At the end of Mr. Hoover's spectacular weekend pounce, 32 men & women were in jail. Among the captives, who looked like characters out of a Hitchcock thriller, were: a draftsman who had for several years inspected the Army's secret Norden bombsight; an engineer for the Sperry Gyroscope Co., which makes the bombsight and other vital instruments of war; a steward on a Pan American Clipper; a woman sculptress and playwright; a tool and die maker; Axel, the brother of Bund-ster James Wheeler-Hill; 63-year-old Frederick Joubert Duquesne, writer, lecturer and shadowy figure of World War I, said by Hoover to be head of the ring and a "professional spy"; Lilly Barbara Carola Stein, mop-haired artist's model, whose tiptoe trail zigzagged from Vienna to New York, through embassies and drawing rooms. "One of the most active, extensive and vicious groups we have ever had to deal with," Mr. Hoover declared.

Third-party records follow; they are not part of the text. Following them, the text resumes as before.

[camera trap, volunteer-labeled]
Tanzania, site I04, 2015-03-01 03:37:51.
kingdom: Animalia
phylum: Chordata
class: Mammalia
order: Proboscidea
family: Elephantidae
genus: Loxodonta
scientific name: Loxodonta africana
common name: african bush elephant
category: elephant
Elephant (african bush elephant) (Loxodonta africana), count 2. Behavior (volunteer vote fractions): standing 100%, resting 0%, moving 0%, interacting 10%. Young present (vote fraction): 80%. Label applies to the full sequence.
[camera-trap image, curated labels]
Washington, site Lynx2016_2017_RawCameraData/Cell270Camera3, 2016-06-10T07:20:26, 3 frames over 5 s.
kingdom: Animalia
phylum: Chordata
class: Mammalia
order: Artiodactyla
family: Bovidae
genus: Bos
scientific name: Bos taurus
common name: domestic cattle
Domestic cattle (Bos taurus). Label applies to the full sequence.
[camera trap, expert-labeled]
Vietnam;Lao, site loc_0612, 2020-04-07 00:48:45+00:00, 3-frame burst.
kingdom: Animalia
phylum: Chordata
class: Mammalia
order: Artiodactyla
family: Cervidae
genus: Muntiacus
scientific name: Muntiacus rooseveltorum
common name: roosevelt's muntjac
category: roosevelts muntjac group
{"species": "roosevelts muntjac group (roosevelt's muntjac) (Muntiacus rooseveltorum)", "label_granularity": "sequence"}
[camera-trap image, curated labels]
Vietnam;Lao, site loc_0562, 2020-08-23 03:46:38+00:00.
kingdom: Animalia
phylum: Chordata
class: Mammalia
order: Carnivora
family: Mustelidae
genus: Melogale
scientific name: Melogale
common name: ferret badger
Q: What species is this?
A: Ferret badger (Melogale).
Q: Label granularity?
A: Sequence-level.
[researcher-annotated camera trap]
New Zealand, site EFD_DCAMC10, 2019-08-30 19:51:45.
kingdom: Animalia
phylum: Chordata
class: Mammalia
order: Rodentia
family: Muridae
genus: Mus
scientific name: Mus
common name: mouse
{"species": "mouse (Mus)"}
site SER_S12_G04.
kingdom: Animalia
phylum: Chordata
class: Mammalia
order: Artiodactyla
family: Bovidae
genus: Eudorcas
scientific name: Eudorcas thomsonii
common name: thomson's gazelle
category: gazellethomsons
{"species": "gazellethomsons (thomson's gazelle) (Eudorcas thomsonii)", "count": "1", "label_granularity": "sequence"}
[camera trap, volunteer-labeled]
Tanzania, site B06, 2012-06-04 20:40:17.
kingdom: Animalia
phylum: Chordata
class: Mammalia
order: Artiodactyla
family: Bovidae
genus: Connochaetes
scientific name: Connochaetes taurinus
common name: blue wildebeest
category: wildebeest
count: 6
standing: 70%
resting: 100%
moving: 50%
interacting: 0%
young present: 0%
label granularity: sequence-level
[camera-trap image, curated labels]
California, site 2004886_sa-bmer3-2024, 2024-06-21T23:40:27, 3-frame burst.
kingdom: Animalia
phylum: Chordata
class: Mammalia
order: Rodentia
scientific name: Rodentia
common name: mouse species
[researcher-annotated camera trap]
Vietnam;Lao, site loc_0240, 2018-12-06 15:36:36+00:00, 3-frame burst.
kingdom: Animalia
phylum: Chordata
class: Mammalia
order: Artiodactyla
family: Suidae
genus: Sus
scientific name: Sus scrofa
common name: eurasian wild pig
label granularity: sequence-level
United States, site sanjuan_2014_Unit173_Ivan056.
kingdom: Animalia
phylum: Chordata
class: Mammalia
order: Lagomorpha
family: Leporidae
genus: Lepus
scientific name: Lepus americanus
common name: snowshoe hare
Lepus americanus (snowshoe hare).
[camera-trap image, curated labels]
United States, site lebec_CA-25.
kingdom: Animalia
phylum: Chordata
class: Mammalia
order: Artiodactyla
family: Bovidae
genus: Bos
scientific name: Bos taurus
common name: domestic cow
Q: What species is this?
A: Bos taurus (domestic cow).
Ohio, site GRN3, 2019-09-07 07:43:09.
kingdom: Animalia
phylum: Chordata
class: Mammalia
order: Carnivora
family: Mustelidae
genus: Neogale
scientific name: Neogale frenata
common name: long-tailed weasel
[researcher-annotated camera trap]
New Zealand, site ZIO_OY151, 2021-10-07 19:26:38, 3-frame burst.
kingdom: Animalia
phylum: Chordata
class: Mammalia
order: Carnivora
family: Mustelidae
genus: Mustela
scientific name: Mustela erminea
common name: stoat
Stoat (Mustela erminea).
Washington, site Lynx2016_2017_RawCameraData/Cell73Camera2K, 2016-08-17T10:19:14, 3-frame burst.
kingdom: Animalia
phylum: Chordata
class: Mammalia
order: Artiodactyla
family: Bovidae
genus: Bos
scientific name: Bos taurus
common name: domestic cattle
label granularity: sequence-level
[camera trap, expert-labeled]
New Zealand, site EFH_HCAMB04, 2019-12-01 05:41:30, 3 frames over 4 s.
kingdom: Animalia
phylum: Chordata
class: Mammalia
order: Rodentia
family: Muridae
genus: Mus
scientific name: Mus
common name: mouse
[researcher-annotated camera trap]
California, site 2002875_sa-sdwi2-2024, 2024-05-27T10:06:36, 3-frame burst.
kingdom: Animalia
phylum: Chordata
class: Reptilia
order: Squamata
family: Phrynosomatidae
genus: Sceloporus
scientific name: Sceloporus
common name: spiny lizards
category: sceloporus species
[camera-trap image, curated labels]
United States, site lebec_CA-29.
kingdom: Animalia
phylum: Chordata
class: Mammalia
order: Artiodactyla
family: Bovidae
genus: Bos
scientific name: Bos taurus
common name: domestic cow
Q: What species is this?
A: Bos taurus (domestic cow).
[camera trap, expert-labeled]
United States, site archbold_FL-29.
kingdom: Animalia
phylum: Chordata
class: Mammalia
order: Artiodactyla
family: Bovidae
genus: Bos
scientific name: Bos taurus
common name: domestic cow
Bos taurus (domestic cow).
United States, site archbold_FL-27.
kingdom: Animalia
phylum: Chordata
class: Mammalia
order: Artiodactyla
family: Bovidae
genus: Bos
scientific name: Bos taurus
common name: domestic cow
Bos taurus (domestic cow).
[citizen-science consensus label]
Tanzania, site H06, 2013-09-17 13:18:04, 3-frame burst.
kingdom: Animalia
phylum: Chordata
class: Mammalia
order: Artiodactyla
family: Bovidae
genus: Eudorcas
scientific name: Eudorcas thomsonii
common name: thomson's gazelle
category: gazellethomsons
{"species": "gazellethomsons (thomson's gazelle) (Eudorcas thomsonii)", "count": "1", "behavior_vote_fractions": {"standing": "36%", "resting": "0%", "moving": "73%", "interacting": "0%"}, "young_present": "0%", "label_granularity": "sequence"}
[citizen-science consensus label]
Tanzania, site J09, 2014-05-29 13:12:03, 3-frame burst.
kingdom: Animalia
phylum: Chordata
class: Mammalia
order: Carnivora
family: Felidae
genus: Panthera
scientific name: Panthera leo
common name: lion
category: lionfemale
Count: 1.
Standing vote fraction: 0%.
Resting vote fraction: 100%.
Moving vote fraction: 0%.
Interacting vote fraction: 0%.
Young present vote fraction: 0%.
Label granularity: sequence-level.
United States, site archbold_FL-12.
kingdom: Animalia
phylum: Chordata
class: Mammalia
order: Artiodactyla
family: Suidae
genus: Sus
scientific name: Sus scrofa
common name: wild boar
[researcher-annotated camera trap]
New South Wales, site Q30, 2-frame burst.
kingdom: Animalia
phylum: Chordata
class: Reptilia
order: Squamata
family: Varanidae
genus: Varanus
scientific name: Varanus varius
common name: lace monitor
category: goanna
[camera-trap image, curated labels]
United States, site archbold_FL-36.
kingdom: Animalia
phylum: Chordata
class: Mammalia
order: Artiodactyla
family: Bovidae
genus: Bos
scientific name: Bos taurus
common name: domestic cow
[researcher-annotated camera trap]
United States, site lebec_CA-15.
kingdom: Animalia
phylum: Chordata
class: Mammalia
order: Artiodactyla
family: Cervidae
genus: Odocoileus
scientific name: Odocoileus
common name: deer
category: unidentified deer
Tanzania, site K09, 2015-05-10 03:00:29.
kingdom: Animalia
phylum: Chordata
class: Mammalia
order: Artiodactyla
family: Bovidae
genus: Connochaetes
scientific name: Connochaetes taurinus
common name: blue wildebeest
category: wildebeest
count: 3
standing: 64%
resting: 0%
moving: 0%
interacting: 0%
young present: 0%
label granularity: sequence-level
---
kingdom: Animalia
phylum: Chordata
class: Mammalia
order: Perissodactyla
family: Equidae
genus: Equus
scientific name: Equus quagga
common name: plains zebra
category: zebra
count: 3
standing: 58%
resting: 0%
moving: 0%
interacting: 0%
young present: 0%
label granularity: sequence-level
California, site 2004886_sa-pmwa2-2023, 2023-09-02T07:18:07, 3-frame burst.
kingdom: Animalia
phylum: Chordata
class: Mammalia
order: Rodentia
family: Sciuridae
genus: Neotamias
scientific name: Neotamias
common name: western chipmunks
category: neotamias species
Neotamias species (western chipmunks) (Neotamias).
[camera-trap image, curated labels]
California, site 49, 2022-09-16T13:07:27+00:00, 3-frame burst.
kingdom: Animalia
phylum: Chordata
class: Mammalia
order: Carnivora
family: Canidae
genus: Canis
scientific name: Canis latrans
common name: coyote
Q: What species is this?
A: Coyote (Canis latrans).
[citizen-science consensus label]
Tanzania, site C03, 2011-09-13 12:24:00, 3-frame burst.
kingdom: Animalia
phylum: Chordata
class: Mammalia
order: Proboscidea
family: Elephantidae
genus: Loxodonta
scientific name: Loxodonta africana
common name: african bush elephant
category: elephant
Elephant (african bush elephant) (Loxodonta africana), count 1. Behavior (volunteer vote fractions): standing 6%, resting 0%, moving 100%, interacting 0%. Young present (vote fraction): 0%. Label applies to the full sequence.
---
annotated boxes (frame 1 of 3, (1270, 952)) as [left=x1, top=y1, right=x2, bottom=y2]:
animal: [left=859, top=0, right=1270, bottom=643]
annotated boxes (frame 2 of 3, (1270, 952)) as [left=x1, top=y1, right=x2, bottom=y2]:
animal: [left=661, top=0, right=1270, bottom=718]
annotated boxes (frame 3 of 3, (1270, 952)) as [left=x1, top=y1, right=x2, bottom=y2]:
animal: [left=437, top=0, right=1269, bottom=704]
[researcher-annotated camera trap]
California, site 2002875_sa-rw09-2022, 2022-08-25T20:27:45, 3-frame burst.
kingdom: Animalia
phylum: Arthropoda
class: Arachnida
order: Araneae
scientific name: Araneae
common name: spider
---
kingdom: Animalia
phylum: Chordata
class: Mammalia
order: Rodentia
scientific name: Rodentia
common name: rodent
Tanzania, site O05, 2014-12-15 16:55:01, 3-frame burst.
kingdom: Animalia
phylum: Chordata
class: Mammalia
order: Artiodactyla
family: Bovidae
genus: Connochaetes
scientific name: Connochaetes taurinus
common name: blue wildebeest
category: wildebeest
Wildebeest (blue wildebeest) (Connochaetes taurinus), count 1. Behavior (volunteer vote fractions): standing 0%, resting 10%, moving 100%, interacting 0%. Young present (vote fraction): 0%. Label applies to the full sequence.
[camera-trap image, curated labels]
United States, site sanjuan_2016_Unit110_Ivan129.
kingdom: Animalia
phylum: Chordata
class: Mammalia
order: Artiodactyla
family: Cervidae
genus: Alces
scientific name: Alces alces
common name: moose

Lilly Stein, half a dozen others promptly admitted their guilt.
Their sinister game, said G-Man Hoover, was snitching important national defense secrets and transmitting them to a "foreign power." Short-wave radio messages, courier service via Clipper planes, code messages in secret ink, intricate financing of conspiracies--they used them all. Their clearing house: the Little Casino Bar.
Proudly announcing the arrests, Mr.
Hoover said his sleuths had been on the trail for two years, called it the greatest spy roundup since World War I.